-- Spatial questions linked to pictures --

==============================

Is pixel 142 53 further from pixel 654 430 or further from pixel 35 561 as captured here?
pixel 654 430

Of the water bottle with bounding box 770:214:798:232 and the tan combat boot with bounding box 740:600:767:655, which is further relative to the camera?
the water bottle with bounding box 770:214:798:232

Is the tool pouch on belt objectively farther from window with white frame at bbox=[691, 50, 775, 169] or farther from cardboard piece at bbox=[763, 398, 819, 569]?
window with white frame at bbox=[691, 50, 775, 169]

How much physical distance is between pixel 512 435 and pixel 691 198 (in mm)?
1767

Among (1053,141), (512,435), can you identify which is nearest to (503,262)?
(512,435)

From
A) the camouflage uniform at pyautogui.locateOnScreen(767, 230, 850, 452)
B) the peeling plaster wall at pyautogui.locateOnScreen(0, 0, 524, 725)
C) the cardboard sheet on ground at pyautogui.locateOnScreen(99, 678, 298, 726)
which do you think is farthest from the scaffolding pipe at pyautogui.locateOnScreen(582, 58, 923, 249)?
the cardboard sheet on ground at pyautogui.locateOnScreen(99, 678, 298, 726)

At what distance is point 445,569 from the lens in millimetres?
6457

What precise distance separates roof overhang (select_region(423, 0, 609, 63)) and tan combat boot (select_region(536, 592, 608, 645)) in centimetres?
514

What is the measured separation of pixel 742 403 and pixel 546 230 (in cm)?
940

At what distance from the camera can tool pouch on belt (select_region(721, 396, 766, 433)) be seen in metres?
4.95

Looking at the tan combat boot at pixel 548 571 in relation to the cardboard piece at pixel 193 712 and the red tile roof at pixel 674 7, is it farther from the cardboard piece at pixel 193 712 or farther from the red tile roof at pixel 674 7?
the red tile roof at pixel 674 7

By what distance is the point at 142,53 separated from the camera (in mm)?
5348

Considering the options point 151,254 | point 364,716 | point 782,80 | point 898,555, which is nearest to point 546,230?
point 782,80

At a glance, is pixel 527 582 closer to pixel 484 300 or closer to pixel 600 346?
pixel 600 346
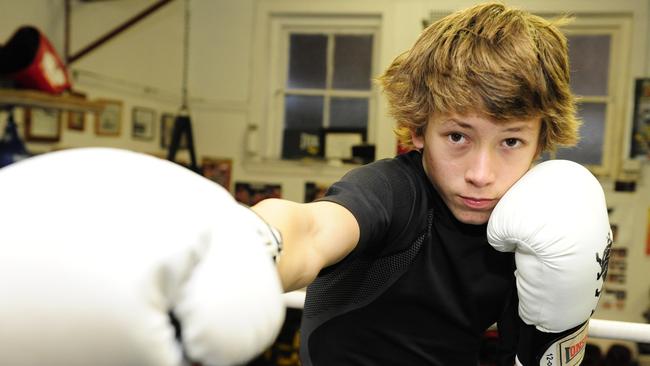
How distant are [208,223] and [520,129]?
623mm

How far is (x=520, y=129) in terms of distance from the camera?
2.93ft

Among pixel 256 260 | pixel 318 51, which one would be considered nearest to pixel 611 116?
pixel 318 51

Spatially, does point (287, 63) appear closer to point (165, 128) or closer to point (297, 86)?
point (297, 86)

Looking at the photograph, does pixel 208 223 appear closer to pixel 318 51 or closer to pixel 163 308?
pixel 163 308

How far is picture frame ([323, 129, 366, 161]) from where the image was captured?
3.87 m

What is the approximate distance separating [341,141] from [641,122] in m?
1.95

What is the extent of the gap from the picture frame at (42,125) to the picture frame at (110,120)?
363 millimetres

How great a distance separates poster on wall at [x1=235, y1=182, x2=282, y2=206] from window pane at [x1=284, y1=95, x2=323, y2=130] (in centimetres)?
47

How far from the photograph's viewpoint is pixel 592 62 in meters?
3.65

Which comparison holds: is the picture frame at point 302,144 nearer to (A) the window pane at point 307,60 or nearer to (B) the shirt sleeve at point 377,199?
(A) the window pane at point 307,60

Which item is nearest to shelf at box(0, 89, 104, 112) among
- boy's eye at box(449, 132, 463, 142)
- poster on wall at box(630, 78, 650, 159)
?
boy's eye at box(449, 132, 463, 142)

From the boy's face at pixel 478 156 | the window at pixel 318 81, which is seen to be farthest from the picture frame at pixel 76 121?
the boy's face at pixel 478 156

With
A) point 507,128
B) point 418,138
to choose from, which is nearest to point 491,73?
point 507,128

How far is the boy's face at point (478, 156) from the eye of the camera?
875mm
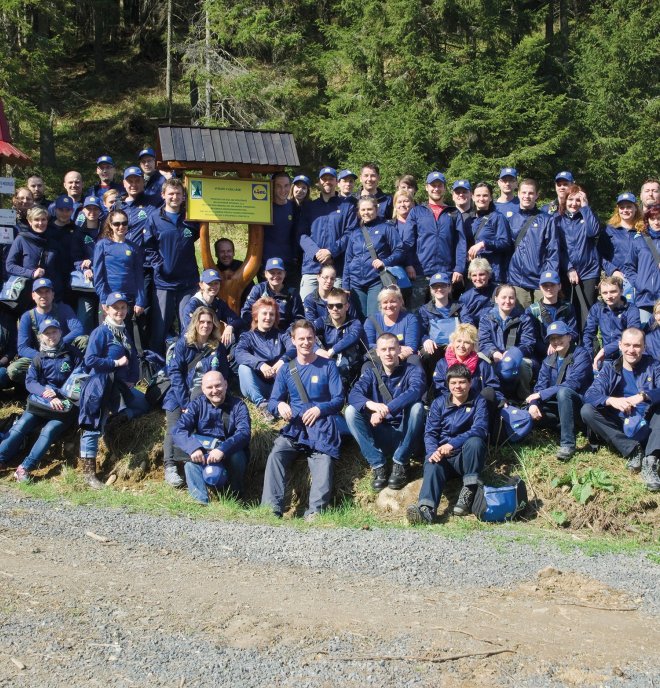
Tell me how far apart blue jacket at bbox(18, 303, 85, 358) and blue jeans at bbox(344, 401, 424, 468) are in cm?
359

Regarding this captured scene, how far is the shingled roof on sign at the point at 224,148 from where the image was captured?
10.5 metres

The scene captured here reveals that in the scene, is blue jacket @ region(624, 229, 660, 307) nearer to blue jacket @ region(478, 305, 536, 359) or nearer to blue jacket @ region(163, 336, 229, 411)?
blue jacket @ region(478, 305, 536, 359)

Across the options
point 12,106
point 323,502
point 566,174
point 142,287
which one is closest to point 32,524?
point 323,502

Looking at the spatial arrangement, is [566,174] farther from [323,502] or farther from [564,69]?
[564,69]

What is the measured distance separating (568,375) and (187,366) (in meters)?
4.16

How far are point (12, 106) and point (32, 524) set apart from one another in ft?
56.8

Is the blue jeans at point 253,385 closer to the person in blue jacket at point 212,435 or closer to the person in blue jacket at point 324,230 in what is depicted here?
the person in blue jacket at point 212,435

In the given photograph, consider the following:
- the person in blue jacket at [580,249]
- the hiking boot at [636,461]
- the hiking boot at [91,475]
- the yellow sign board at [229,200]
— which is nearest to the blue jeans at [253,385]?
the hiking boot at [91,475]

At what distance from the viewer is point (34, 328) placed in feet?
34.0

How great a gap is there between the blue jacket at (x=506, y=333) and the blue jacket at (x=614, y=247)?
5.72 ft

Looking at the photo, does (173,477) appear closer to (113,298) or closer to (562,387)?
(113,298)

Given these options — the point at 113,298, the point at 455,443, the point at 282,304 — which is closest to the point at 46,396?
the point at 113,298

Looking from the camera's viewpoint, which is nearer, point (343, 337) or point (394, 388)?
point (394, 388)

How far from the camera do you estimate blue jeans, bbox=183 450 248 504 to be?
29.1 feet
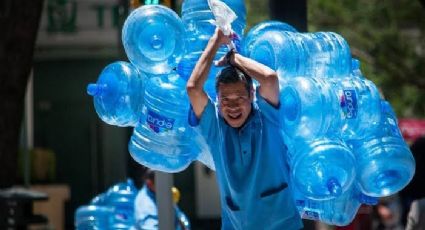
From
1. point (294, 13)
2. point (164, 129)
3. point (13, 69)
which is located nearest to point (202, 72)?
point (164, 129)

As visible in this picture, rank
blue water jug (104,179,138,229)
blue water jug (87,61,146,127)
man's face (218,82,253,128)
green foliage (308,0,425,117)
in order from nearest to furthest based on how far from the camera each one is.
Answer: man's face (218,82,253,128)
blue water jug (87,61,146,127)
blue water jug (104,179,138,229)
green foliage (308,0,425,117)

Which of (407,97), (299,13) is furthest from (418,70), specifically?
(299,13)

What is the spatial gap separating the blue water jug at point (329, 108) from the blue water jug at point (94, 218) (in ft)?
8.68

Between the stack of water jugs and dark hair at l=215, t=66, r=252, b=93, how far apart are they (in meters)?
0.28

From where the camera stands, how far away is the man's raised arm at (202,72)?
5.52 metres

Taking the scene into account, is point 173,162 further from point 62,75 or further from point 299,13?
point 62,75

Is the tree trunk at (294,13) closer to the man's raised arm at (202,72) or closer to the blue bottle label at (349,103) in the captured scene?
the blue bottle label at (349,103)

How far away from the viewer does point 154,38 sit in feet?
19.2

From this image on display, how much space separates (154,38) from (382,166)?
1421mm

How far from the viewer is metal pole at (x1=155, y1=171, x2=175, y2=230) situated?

==============================

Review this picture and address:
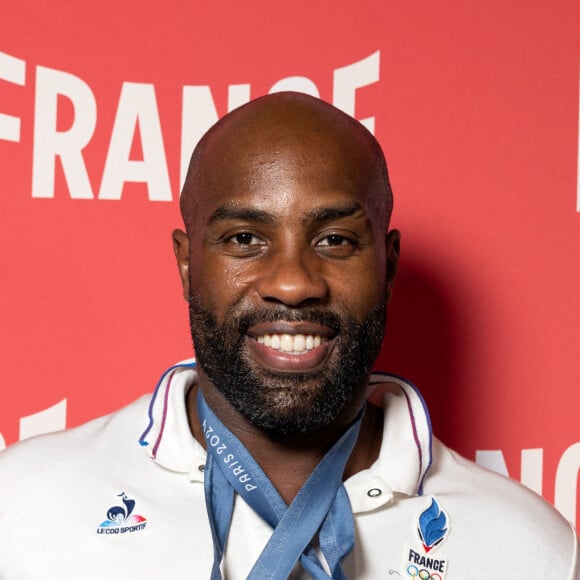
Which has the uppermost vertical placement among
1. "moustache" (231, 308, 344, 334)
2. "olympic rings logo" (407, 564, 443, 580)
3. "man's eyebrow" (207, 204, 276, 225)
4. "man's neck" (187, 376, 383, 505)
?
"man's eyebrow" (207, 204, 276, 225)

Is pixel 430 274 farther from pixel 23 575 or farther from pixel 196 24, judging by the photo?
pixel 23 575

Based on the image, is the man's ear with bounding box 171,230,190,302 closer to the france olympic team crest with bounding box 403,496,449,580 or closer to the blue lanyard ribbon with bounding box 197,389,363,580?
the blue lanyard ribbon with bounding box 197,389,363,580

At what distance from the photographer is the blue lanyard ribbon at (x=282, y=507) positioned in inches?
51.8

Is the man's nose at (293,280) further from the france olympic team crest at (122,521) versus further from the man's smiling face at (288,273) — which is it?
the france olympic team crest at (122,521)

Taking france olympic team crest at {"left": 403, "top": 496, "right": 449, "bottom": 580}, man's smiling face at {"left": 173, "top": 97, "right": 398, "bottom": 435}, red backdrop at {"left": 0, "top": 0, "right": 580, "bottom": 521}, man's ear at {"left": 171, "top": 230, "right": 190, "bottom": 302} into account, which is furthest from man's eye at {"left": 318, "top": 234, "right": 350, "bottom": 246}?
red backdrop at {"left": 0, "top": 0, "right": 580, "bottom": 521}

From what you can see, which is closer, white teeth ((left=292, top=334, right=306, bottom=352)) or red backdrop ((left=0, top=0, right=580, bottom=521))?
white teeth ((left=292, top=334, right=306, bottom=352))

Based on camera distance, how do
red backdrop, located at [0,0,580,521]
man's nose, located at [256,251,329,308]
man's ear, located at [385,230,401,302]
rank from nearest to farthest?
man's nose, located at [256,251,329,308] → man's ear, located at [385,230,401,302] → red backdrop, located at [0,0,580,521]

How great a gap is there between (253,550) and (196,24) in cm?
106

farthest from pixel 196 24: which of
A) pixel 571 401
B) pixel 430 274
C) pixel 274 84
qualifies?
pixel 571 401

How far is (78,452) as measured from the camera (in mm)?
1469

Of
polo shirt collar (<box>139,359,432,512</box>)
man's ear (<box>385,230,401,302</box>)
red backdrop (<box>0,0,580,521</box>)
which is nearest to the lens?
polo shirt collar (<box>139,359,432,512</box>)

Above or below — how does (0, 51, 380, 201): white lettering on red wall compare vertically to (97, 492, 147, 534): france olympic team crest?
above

==============================

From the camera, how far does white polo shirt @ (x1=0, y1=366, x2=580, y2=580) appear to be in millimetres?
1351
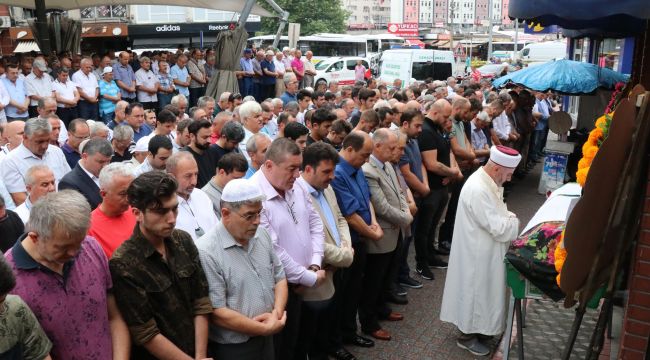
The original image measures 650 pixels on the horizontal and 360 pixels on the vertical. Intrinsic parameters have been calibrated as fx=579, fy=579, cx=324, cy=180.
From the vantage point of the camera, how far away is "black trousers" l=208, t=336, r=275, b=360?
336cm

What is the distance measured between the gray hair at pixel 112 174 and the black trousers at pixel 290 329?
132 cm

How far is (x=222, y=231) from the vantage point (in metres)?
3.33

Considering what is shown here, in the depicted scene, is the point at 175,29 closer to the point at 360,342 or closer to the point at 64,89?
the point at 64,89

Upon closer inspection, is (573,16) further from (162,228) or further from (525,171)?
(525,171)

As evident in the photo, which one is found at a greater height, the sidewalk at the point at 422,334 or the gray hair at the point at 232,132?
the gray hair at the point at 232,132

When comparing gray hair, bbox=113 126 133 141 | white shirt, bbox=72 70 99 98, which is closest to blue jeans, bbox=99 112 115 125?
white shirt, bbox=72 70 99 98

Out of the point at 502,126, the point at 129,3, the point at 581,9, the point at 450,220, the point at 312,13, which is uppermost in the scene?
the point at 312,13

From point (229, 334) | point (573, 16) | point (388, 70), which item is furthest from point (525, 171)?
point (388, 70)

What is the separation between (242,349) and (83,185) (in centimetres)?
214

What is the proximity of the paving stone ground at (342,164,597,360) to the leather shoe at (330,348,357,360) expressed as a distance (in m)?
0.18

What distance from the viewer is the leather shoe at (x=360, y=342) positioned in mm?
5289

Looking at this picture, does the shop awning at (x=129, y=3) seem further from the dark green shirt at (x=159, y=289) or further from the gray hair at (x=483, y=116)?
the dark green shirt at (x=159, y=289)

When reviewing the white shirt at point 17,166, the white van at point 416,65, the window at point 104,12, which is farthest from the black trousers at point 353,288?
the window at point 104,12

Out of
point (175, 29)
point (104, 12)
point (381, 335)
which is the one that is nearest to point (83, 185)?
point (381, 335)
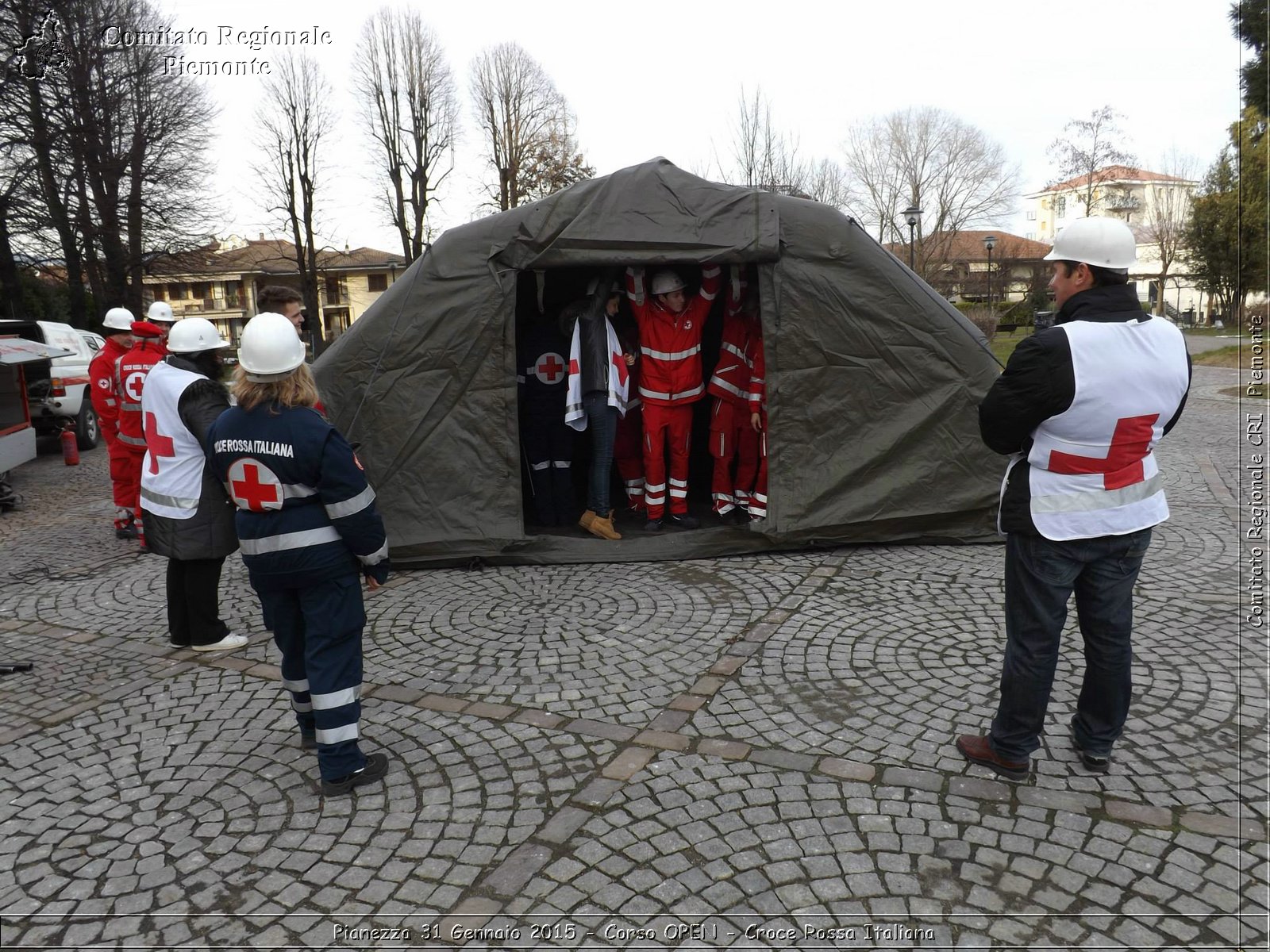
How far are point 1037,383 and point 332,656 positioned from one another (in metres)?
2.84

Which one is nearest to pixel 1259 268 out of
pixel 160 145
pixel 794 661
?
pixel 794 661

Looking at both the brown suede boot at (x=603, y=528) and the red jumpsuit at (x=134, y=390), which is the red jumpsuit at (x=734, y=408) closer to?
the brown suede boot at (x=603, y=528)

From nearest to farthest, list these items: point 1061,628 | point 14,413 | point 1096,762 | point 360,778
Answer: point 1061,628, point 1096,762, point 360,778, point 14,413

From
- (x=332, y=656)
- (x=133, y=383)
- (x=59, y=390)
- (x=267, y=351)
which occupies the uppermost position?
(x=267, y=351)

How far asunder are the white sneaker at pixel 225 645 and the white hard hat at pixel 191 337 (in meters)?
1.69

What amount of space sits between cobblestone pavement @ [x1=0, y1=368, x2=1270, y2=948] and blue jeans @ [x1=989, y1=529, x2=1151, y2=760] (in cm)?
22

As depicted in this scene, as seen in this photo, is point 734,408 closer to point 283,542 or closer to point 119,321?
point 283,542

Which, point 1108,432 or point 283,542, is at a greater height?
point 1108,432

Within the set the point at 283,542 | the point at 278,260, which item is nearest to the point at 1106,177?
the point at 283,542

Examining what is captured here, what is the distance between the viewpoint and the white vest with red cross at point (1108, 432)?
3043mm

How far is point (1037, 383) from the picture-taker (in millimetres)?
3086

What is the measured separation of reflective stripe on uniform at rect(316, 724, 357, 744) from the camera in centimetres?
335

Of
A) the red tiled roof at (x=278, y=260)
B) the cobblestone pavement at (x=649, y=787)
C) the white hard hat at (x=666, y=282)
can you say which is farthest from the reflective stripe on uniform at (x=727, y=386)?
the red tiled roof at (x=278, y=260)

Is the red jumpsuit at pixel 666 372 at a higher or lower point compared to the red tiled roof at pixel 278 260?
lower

==============================

-- Your task --
List each line of the entries above that contains the word "Taking". Letter case counts.

-- Solution to the problem --
Taking the scene into account, is point 173,162 further from point 62,75 or further from point 299,13?
Taking france olympic team crest at {"left": 403, "top": 496, "right": 449, "bottom": 580}, man's smiling face at {"left": 173, "top": 97, "right": 398, "bottom": 435}, red backdrop at {"left": 0, "top": 0, "right": 580, "bottom": 521}, man's ear at {"left": 171, "top": 230, "right": 190, "bottom": 302} into account, which is furthest from man's eye at {"left": 318, "top": 234, "right": 350, "bottom": 246}?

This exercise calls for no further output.